Et, avec son air lunaire, ses oreilles décollées et son sourire de guingois, l’acteur irlandais Barry Keoghan lui ressemble beaucoup dans The Banshee of Inisherin. Inspiré d’une légende irlandaise, ce film de Martin McDonagh met en vedette non pas un, mais deux simples d’esprit : celui joué par Colin Farrell, célibataire endurci à qui son meilleur ami décide un jour de ne plus adresser la parole parce qu’il le trouve « trop bête ». Et celui, plus marquant, incarné par Barry, un jeune villageois molesté par son père et confident du héros.

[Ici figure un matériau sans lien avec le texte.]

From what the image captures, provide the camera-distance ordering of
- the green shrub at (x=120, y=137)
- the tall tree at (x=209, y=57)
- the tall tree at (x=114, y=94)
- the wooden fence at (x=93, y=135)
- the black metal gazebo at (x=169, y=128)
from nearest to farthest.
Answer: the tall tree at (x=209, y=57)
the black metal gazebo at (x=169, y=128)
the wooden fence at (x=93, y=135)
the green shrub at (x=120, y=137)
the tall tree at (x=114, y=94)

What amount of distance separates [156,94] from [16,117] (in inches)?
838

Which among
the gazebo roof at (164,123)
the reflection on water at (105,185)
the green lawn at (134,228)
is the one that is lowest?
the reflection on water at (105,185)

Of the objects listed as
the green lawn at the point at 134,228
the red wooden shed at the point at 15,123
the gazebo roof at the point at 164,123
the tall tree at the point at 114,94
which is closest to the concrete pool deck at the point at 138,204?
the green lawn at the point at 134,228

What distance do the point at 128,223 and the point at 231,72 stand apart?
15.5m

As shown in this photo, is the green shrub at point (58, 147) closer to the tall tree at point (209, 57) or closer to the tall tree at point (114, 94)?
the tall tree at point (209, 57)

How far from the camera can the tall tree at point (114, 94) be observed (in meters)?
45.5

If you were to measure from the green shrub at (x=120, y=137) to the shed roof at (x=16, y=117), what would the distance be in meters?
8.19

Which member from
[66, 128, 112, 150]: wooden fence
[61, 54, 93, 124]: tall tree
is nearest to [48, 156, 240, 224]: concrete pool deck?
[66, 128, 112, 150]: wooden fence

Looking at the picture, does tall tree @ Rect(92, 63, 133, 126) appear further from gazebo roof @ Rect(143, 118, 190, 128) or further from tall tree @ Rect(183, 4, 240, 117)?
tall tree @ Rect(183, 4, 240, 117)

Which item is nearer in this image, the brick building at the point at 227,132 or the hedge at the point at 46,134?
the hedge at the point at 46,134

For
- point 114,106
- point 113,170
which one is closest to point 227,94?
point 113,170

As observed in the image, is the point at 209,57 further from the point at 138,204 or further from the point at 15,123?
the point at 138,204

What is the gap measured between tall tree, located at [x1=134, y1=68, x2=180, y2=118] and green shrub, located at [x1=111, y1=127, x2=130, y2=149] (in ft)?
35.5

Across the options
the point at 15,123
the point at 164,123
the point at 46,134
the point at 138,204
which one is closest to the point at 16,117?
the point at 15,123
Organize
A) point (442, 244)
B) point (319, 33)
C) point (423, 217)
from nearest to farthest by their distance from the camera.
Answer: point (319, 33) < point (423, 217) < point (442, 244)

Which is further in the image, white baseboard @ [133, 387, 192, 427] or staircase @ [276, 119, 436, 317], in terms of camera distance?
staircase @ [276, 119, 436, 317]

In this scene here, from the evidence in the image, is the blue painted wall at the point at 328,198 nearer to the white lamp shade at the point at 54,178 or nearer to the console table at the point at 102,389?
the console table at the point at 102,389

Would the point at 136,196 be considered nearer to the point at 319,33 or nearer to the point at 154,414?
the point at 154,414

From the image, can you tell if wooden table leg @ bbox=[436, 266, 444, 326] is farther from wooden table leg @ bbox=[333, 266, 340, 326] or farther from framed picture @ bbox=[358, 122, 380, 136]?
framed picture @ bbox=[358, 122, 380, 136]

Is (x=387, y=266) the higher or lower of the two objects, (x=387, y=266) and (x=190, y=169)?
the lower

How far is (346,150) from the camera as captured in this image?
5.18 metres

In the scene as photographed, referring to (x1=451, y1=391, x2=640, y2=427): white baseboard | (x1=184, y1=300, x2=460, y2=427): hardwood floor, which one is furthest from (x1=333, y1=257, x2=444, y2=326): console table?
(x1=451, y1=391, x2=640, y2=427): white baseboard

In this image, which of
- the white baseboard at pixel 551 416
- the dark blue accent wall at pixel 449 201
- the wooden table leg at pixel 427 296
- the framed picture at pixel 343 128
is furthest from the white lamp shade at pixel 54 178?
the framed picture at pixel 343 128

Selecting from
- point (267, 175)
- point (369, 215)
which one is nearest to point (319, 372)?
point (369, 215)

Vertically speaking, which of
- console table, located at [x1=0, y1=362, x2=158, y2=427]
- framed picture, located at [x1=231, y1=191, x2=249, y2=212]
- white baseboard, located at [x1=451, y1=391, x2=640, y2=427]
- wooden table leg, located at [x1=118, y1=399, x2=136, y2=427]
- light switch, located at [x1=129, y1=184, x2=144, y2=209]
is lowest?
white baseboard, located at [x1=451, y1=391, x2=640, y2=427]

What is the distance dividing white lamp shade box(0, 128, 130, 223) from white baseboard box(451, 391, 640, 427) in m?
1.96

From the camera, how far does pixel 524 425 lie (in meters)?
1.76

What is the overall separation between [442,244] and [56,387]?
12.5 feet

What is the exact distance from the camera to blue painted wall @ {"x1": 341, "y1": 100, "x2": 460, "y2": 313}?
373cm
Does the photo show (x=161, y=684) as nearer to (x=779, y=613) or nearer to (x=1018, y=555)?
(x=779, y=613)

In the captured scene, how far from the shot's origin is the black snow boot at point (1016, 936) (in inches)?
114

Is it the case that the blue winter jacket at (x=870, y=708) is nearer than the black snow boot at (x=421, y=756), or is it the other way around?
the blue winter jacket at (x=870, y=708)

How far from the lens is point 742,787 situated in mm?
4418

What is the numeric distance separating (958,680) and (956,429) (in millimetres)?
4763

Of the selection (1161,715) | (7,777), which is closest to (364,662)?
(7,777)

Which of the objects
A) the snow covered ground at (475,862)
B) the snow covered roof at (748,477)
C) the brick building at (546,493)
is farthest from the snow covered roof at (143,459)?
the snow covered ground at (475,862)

Preuve que l’idiot est un rôle payant : Colin a décroché un prix d’interprétation lors de la dernière Mostra de Venise. Quant à Barry Keoghan, le site américain Buzz lui prédit l’oscar du meilleur second rôle masculin en mars prochain. Mais au fait, pourquoi le rôle de l’idiot plaît-il autant, au public comme aux comédiens ?

L’idiot crève l’écran

Avec ses mimiques, ses outrances et ses manières imprévisibles, il capte tel un aimant l’attention du public et fait de l’ombre aux autres, parfois même au héros. Nul besoin d’être tête d’affiche pour briller dans le rôle de l’idiot. Quelques scènes suffisent pour rafler la mise. Du film Gilbert Grape de Lasse Hallström (1993), on retient moins l’air mélancolique de la star Johnny Depp que les tics nerveux de Leonardo DiCaprio, époustouflant en retardé mental. Pour ce rôle, le comédien, 19 ans à l’époque, a été nomMé aux Oscars 2013 dans la catégorie « meilleur acteur dans un second rôle ».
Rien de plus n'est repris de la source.